We reinforce this culture by how we recruit post-doctoral fellows. A fellow interviewing for a position, anywhere in our center, will visit a variety of laboratories, not just the sponsoring lab, and also gives a talk in the Colloquium in Vision Research. In this way, the fellow can appreciate the full environment of our Center and, when they join our team, they will be ready to make use of the range of expertise available.
The Colloquium is an important part of our fellows’ academic life. Throughout their tenure they attend, present, and participate in these CVR sessions which truly keep our academic family tightly knit. Thus, both the progress of a fellow’s science and career development are monitored by the full faculty. The result is that our fellows get a wealth of appropriately constructive feedback.
Our “it takes a village” approach is also reflected in the faculty’s commitment to the developing a fellow's independence. The key element in our mentoring is to assure that post-doctoral fellows identify their aspirational goals and formulate a clear path to achieve them.

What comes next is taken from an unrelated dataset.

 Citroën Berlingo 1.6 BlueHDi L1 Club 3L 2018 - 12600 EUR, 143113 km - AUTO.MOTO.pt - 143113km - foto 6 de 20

These goals can be academics, industry, or other paths—including science policy, journalism or intellectual property. We have implemented a special mentoring program for Center post-doctoral fellows. We believe it is prudent that fellows are assigned a career mentor distinct from their research director. The career mentor is in place to review with the fellow their career goals and provide another voice in the management of work-life balance. The fellow and mentor meet annually and use an individual development plan (IDP) to help in this process. This career mentor in no way interferes with the progress of their science, but rather is an objective bystander with whom the fellow can discuss and chart the near-term course of their career. We believe that this system, minimizes any intrinsic conflict of interest between the development of the post-doctoral fellow’s career and the aspirational goals of a laboratory PI.

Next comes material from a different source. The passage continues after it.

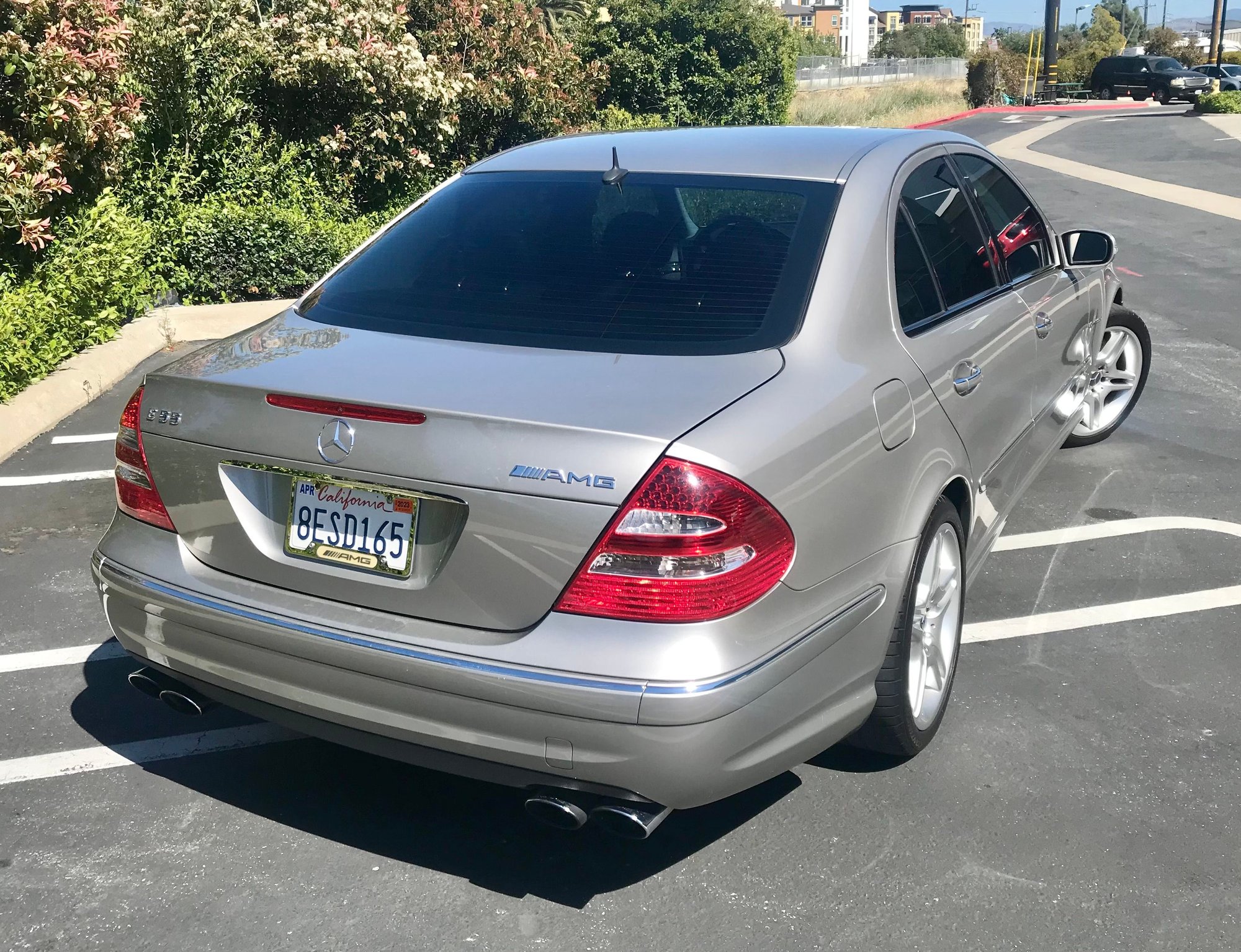 2005 Mercedes-Benz E55 AMG - 2005 Mercedes Benz E55 AMG - Used - VIN WDBUF76JX5A625739 - 8 cyl - 4WD - Automatic - Sedan - Silver - San Leandro, CA 94577, United States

UMU maintains a post-doctoral career office that helps guide fellows and provides resources for self-development. Post-doctoral fellows must leave any institution with strong technical and analytic skills and, for those that wish a career in academics, with a project and skills to get that project funded. Our institution and department support grant writing skills in multiple ways. Post-doctoral fellows and junior faculty are encouraged to take grant-writing seminars given on campus. The office of Post-Doctoral Affairs maintains a wide range of programs to assist in career planning and skill development. In addition, the Department of Ophthalmology & Visual Sciences supports (part-time) a senior scientist, Dale Hunter, PhD, JD; who is available to assist in grant and paper preparation for members of the department.

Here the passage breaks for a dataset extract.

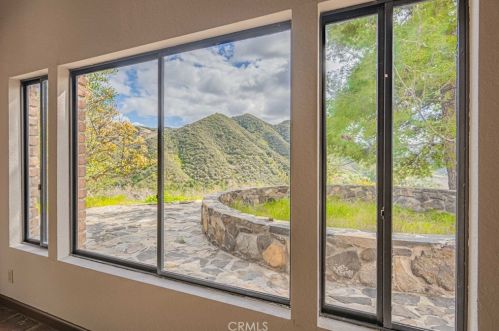 48703 De Luz Rd, Temecula CA  92590-4317 exterior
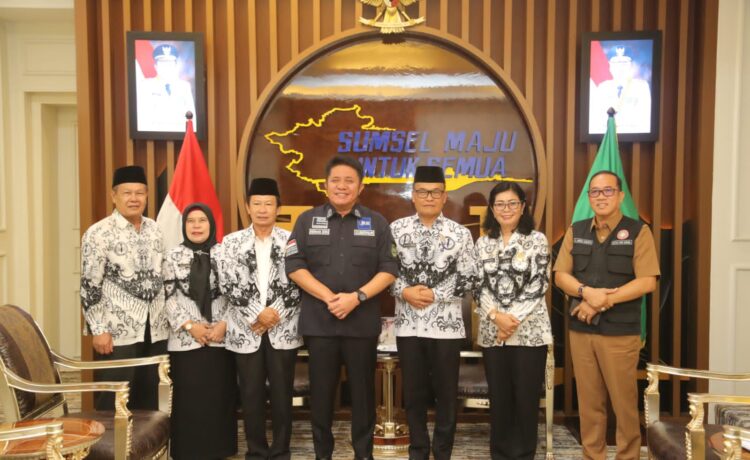 Gubernur Sumsel Herman Deru saat menerima Ketua PGRI Sumsel, Ahmad Zulinto dan Ketua Perwakilan Yayasan Pembina Lembaga Pendidikan (YPLP) Sumsel Hasanuddin dan rombongan di Ruang Tamu Gubernur Sumsel, Senin (8/5).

Networking is critical for next steps in a Fellow’s career. Thus, the Center and Department maximize the exposure of our fellow’s to the broader academic community. Developmental support is available for Fellow’s travel and all Fellow’s actively participate in the Barlow Seminar Series, attending both lunches and receptions for the seminar speakers. Finally, we invite all our women fellows, students and faculty, as well as interested men, to the Annual WEAVR luncheon at ARVO. This is great networking opportunity for them. Thus, we assure maximal exposure of our fellows, by a variety of mechanisms to leaders in the ophthalmology and vision research community.